--- DATA PROVIDED ---

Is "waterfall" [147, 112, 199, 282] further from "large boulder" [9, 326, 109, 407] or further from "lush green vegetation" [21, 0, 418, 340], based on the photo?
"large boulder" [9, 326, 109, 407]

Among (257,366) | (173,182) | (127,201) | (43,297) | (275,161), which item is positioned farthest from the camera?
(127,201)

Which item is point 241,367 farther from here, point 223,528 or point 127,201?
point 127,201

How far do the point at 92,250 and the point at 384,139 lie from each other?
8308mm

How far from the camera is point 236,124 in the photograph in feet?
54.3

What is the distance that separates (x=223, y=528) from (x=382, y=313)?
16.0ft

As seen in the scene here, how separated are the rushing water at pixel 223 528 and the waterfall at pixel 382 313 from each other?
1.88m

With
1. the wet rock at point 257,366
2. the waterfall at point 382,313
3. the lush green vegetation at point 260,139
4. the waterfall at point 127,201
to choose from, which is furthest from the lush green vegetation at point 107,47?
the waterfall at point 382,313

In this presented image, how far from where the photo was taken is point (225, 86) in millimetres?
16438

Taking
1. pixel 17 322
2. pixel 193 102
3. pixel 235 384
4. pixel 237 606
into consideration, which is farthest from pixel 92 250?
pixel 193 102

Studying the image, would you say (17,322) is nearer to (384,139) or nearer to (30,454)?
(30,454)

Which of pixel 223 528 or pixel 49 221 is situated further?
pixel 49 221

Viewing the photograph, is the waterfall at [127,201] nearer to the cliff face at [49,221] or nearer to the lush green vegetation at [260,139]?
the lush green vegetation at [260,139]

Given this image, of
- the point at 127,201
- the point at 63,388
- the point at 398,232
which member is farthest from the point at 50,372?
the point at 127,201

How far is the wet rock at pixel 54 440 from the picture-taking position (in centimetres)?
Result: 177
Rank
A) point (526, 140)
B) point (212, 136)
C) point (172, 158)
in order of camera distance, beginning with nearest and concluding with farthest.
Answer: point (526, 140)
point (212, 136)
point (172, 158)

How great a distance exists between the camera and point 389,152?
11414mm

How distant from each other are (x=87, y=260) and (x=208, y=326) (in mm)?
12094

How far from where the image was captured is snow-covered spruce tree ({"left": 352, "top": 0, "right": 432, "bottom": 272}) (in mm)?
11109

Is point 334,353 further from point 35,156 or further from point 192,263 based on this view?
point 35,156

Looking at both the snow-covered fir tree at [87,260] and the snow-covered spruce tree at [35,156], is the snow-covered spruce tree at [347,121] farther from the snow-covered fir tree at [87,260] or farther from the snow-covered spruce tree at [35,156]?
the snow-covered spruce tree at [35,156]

---
--- DATA PROVIDED ---

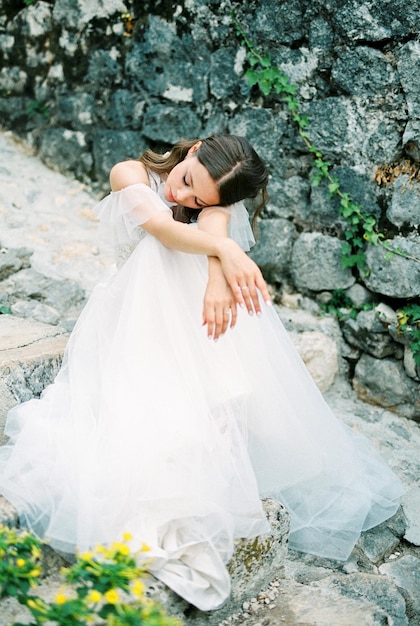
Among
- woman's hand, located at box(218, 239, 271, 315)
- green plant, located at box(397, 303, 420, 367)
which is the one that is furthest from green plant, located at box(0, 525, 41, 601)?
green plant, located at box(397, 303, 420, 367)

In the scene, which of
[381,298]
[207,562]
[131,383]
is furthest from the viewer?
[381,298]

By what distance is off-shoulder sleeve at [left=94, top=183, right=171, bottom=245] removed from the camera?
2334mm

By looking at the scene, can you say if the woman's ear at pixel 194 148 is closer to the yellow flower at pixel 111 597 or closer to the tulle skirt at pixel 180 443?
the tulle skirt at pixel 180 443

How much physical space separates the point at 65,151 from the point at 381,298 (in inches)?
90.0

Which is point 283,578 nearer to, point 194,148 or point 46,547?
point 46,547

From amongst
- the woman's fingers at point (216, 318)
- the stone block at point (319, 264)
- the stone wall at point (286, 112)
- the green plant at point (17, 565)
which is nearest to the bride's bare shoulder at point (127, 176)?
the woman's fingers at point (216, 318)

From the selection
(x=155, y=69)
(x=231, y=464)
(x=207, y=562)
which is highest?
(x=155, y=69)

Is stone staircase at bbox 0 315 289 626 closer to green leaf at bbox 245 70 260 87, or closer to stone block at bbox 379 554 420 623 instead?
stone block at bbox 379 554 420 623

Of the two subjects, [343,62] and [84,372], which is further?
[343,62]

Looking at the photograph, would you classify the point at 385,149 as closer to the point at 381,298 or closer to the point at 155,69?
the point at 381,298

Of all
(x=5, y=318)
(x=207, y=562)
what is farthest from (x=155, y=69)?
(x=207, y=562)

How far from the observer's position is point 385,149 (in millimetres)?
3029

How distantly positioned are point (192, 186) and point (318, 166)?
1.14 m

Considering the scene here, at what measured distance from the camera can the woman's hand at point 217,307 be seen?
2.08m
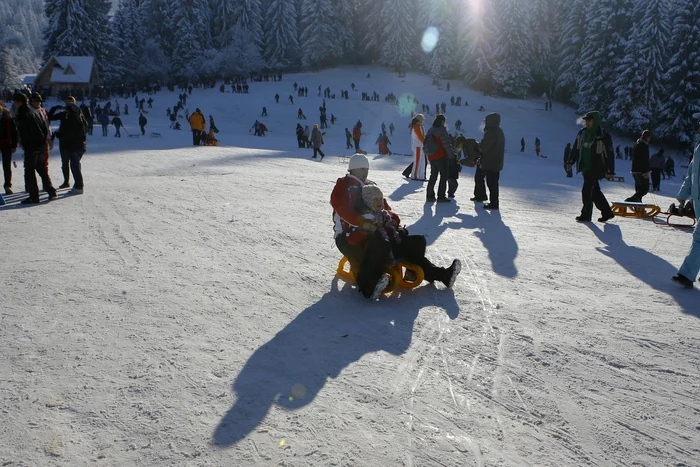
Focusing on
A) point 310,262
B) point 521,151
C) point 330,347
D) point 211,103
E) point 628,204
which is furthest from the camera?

---

TO DO — Lay out the records above as a numbered list, from the line containing "Of the two subjects, [343,62]" up to and including the line containing "which is furthest from the camera?", skipping blank lines. Leave the pictures out of your answer.

OUTPUT OF THE EXERCISE —
1. Of the two subjects, [343,62] and [84,372], which is further?
2. [343,62]
3. Looking at the photograph, would you classify the point at 385,149 as closer to the point at 381,298 or closer to the point at 155,69?
4. the point at 381,298
5. Of all
6. (x=5, y=318)
7. (x=207, y=562)
8. what is farthest from (x=155, y=69)?
9. (x=207, y=562)
10. How far from the observer's position is point 385,149 (in millimetres)?
11. 3029
12. How distantly positioned are point (192, 186) and point (318, 166)?
13. 1.14 m
14. Considering the scene here, at what measured distance from the camera can the woman's hand at point 217,307 be seen?
15. 2.08m
16. Focusing on
17. A) point 310,262
18. B) point 521,151
19. C) point 330,347
20. D) point 211,103
21. E) point 628,204
22. which is furthest from the camera?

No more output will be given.